→ **What to do**:
A faithful, complete copy of the records is required.

Items from a dataset:
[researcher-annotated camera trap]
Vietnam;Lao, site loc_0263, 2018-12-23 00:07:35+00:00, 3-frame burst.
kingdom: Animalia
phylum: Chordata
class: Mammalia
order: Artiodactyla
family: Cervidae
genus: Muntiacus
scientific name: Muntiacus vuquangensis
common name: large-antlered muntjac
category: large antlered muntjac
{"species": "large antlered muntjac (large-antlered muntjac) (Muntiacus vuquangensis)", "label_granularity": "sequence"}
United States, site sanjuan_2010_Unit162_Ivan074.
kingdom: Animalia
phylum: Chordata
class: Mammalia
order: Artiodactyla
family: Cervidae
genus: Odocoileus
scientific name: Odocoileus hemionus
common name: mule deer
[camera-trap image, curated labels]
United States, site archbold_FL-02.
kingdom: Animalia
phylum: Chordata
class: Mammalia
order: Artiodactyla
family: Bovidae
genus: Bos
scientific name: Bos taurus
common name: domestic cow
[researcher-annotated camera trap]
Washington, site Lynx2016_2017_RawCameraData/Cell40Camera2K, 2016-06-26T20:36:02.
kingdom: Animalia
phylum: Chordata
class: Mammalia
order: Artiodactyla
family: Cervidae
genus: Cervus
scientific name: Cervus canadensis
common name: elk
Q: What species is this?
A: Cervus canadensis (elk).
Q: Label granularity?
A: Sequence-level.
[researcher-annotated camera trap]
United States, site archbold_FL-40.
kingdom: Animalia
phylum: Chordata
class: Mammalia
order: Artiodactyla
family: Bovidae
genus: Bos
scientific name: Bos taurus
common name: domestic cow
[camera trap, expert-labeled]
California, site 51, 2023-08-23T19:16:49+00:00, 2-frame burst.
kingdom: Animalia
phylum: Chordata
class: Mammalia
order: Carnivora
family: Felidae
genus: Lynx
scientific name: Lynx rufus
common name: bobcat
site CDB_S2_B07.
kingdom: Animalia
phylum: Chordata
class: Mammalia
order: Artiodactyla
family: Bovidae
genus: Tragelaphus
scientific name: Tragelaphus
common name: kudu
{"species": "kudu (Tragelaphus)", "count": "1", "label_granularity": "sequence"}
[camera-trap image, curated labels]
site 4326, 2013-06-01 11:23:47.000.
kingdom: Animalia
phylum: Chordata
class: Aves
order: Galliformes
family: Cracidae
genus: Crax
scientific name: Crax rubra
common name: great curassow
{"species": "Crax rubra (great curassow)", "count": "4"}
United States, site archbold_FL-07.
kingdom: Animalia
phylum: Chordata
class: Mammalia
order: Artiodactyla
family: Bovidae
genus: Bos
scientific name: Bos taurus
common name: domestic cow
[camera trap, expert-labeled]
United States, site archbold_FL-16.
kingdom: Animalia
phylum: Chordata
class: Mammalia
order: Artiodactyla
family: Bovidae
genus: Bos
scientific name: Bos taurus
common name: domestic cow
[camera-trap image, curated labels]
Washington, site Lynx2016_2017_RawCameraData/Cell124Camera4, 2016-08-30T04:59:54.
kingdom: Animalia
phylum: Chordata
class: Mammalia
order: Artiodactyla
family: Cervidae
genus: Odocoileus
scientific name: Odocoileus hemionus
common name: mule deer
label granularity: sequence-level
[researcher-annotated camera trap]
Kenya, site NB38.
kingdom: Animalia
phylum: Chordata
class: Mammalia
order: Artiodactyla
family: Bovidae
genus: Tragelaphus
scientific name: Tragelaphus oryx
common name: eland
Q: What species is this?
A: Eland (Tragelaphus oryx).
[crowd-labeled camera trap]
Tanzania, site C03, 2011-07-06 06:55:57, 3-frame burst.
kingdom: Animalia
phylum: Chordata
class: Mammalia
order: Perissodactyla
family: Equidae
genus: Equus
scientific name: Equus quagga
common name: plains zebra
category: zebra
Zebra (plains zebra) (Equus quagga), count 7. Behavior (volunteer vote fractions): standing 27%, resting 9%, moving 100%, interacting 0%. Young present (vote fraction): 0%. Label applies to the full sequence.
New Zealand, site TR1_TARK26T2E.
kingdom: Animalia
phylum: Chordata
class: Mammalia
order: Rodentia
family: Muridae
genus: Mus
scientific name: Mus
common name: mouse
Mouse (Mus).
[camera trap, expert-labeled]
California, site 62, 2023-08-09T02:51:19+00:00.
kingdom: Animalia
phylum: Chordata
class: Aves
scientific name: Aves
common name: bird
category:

→ **Your solution**:
[researcher-annotated camera trap]
Vietnam;Lao, site loc_0263, 2018-12-23 00:07:35+00:00, 3-frame burst.
kingdom: Animalia
phylum: Chordata
class: Mammalia
order: Artiodactyla
family: Cervidae
genus: Muntiacus
scientific name: Muntiacus vuquangensis
common name: large-antlered muntjac
category: large antlered muntjac
{"species": "large antlered muntjac (large-antlered muntjac) (Muntiacus vuquangensis)", "label_granularity": "sequence"}
United States, site sanjuan_2010_Unit162_Ivan074.
kingdom: Animalia
phylum: Chordata
class: Mammalia
order: Artiodactyla
family: Cervidae
genus: Odocoileus
scientific name: Odocoileus hemionus
common name: mule deer
[camera-trap image, curated labels]
United States, site archbold_FL-02.
kingdom: Animalia
phylum: Chordata
class: Mammalia
order: Artiodactyla
family: Bovidae
genus: Bos
scientific name: Bos taurus
common name: domestic cow
[researcher-annotated camera trap]
Washington, site Lynx2016_2017_RawCameraData/Cell40Camera2K, 2016-06-26T20:36:02.
kingdom: Animalia
phylum: Chordata
class: Mammalia
order: Artiodactyla
family: Cervidae
genus: Cervus
scientific name: Cervus canadensis
common name: elk
Q: What species is this?
A: Cervus canadensis (elk).
Q: Label granularity?
A: Sequence-level.
[researcher-annotated camera trap]
United States, site archbold_FL-40.
kingdom: Animalia
phylum: Chordata
class: Mammalia
order: Artiodactyla
family: Bovidae
genus: Bos
scientific name: Bos taurus
common name: domestic cow
[camera trap, expert-labeled]
California, site 51, 2023-08-23T19:16:49+00:00, 2-frame burst.
kingdom: Animalia
phylum: Chordata
class: Mammalia
order: Carnivora
family: Felidae
genus: Lynx
scientific name: Lynx rufus
common name: bobcat
site CDB_S2_B07.
kingdom: Animalia
phylum: Chordata
class: Mammalia
order: Artiodactyla
family: Bovidae
genus: Tragelaphus
scientific name: Tragelaphus
common name: kudu
{"species": "kudu (Tragelaphus)", "count": "1", "label_granularity": "sequence"}
[camera-trap image, curated labels]
site 4326, 2013-06-01 11:23:47.000.
kingdom: Animalia
phylum: Chordata
class: Aves
order: Galliformes
family: Cracidae
genus: Crax
scientific name: Crax rubra
common name: great curassow
{"species": "Crax rubra (great curassow)", "count": "4"}
United States, site archbold_FL-07.
kingdom: Animalia
phylum: Chordata
class: Mammalia
order: Artiodactyla
family: Bovidae
genus: Bos
scientific name: Bos taurus
common name: domestic cow
[camera trap, expert-labeled]
United States, site archbold_FL-16.
kingdom: Animalia
phylum: Chordata
class: Mammalia
order: Artiodactyla
family: Bovidae
genus: Bos
scientific name: Bos taurus
common name: domestic cow
[camera-trap image, curated labels]
Washington, site Lynx2016_2017_RawCameraData/Cell124Camera4, 2016-08-30T04:59:54.
kingdom: Animalia
phylum: Chordata
class: Mammalia
order: Artiodactyla
family: Cervidae
genus: Odocoileus
scientific name: Odocoileus hemionus
common name: mule deer
label granularity: sequence-level
[researcher-annotated camera trap]
Kenya, site NB38.
kingdom: Animalia
phylum: Chordata
class: Mammalia
order: Artiodactyla
family: Bovidae
genus: Tragelaphus
scientific name: Tragelaphus oryx
common name: eland
Q: What species is this?
A: Eland (Tragelaphus oryx).
[crowd-labeled camera trap]
Tanzania, site C03, 2011-07-06 06:55:57, 3-frame burst.
kingdom: Animalia
phylum: Chordata
class: Mammalia
order: Perissodactyla
family: Equidae
genus: Equus
scientific name: Equus quagga
common name: plains zebra
category: zebra
Zebra (plains zebra) (Equus quagga), count 7. Behavior (volunteer vote fractions): standing 27%, resting 9%, moving 100%, interacting 0%. Young present (vote fraction): 0%. Label applies to the full sequence.
New Zealand, site TR1_TARK26T2E.
kingdom: Animalia
phylum: Chordata
class: Mammalia
order: Rodentia
family: Muridae
genus: Mus
scientific name: Mus
common name: mouse
Mouse (Mus).
[camera trap, expert-labeled]
California, site 62, 2023-08-09T02:51:19+00:00.
kingdom: Animalia
phylum: Chordata
class: Aves
scientific name: Aves
common name: bird
category:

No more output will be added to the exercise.